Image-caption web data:
=== Begin Enclosure ===

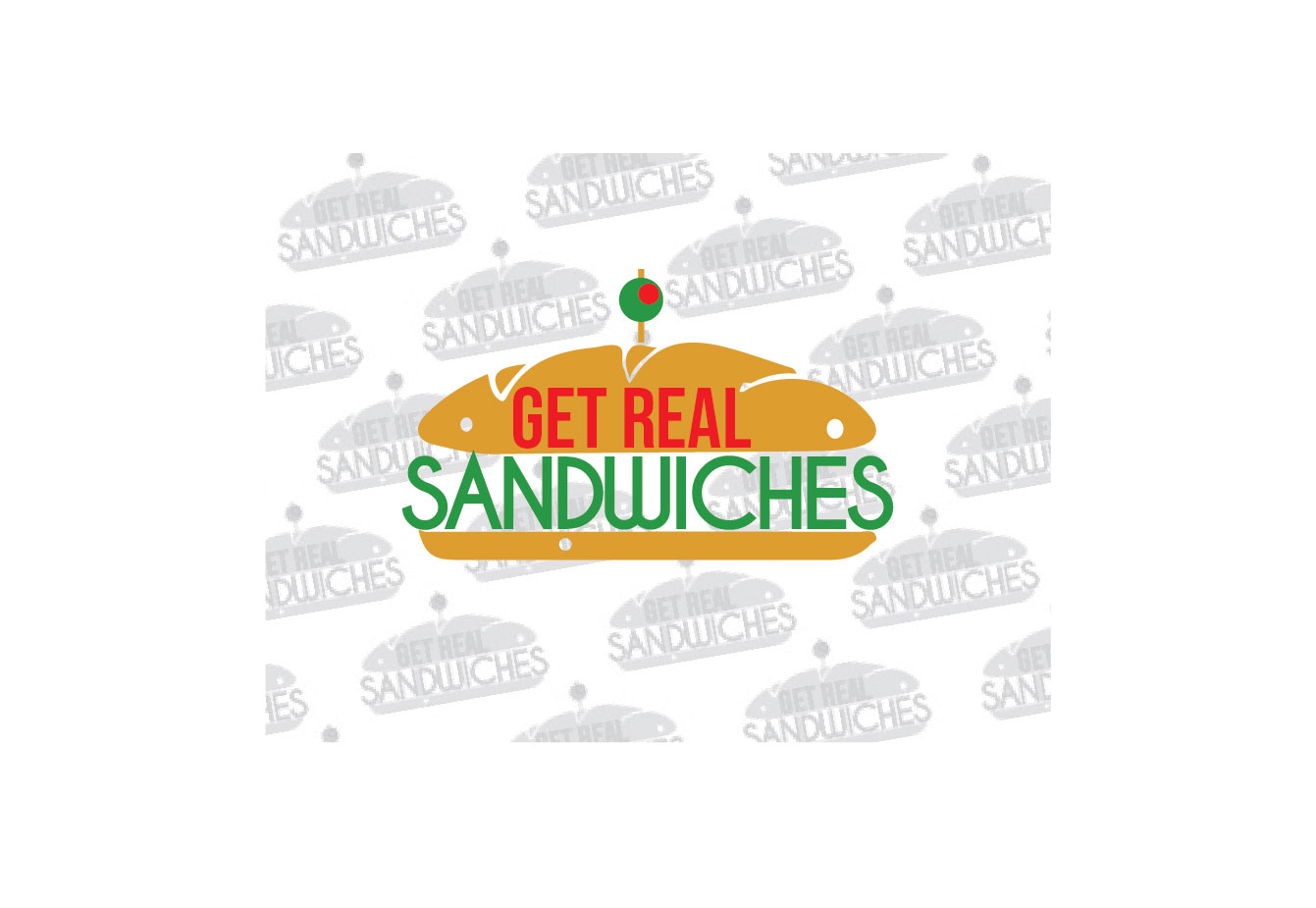 Logo Design by Jonathan Martel for this project | Design #27312592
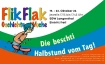 Flik Flak Gschichte-Wuche mit Christof Fankhauser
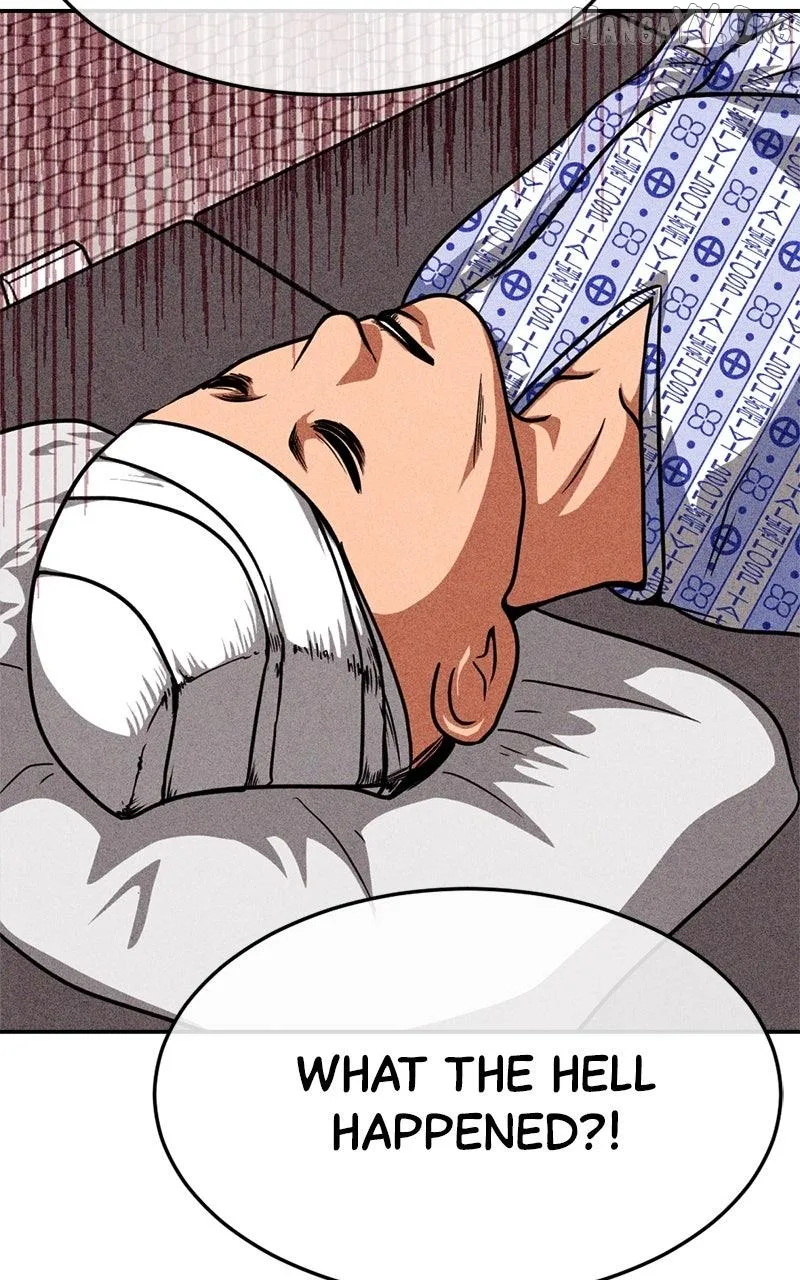 The Shell (Dono) Chapter 21 page 53 - 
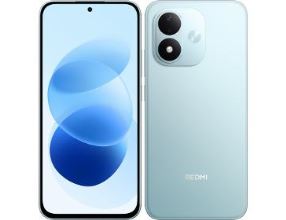 Mobilní telefon Xiaomi REDMI Note 17 4/128GB Sky Teal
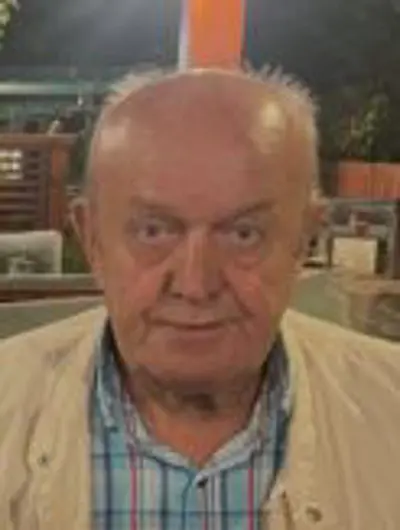 REŠID  DŽUBIĆ - Osmrtnica - Osmrtnica, Vogošća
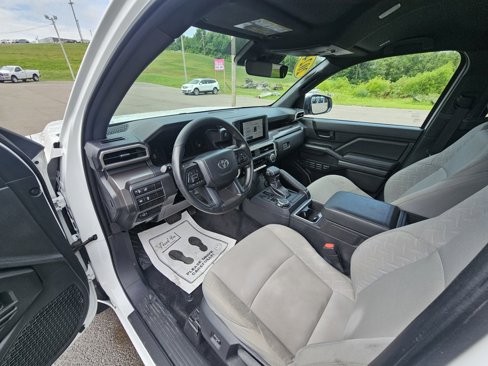 Used 2024 Toyota Tacoma SR5 image 20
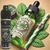 e-liquide menthe réglisse 0mg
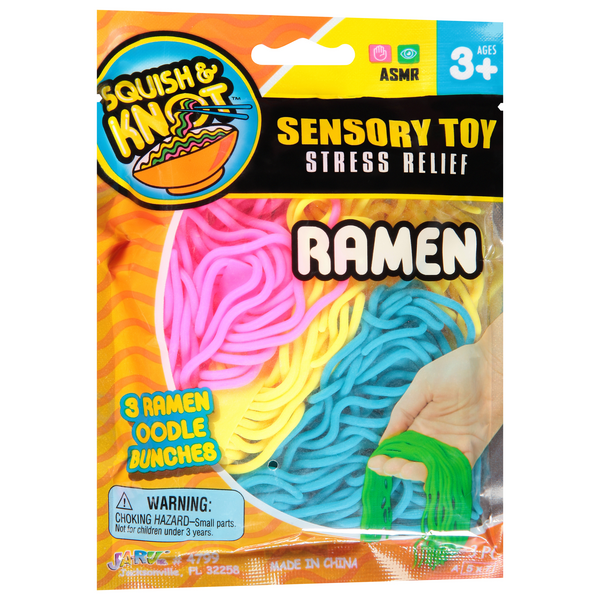 slide 1 of 1, Ja-Ru Pop'N Gears Stress Relief Sensory Toy, 1 ct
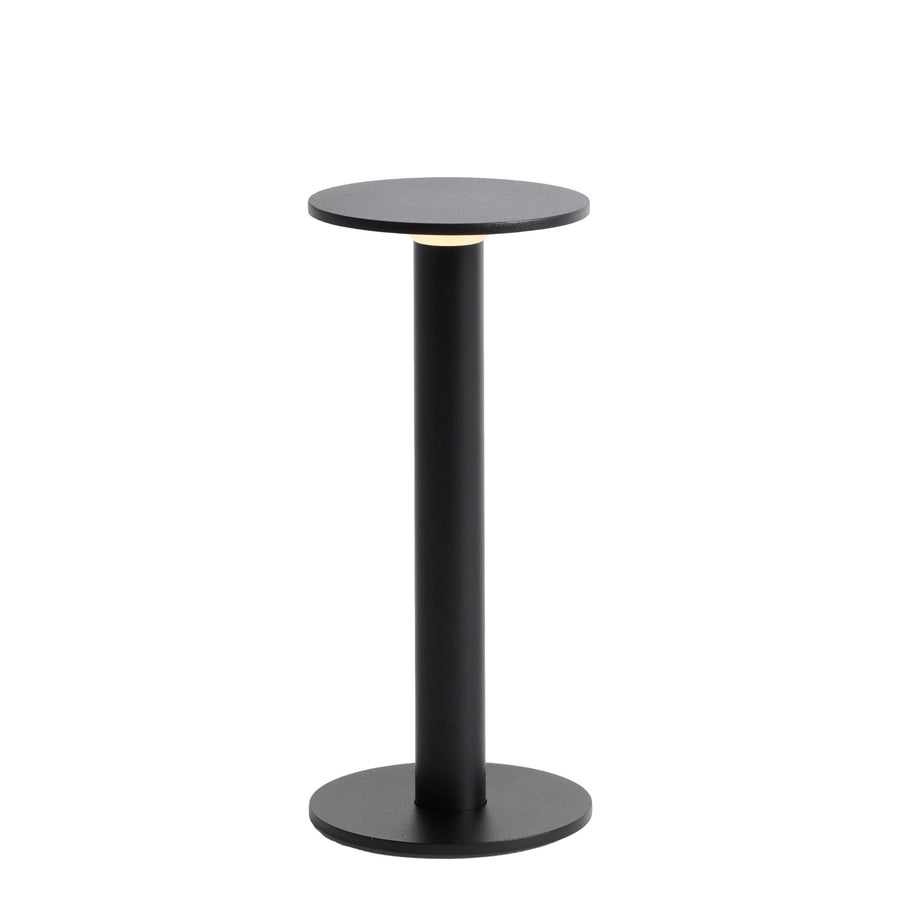 Prenosná lampa Host, 220, Anthracite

=== End Enclosure ===

▸ **PROBLEM STATEMENT**:
Your task is to restate every record word for word. Omit all pictures.

▸ **PROBLEM SOLUTION**:
 Logo Design by Jonathan Martel for this project | Design #27312592
 Flik Flak Gschichte-Wuche mit Christof Fankhauser
 The Shell (Dono) Chapter 21 page 53 - 
 Mobilní telefon Xiaomi REDMI Note 17 4/128GB Sky Teal
 REŠID  DŽUBIĆ - Osmrtnica - Osmrtnica, Vogošća
 Used 2024 Toyota Tacoma SR5 image 20
 e-liquide menthe réglisse 0mg
 slide 1 of 1, Ja-Ru Pop'N Gears Stress Relief Sensory Toy, 1 ct
 Prenosná lampa Host, 220, Anthracite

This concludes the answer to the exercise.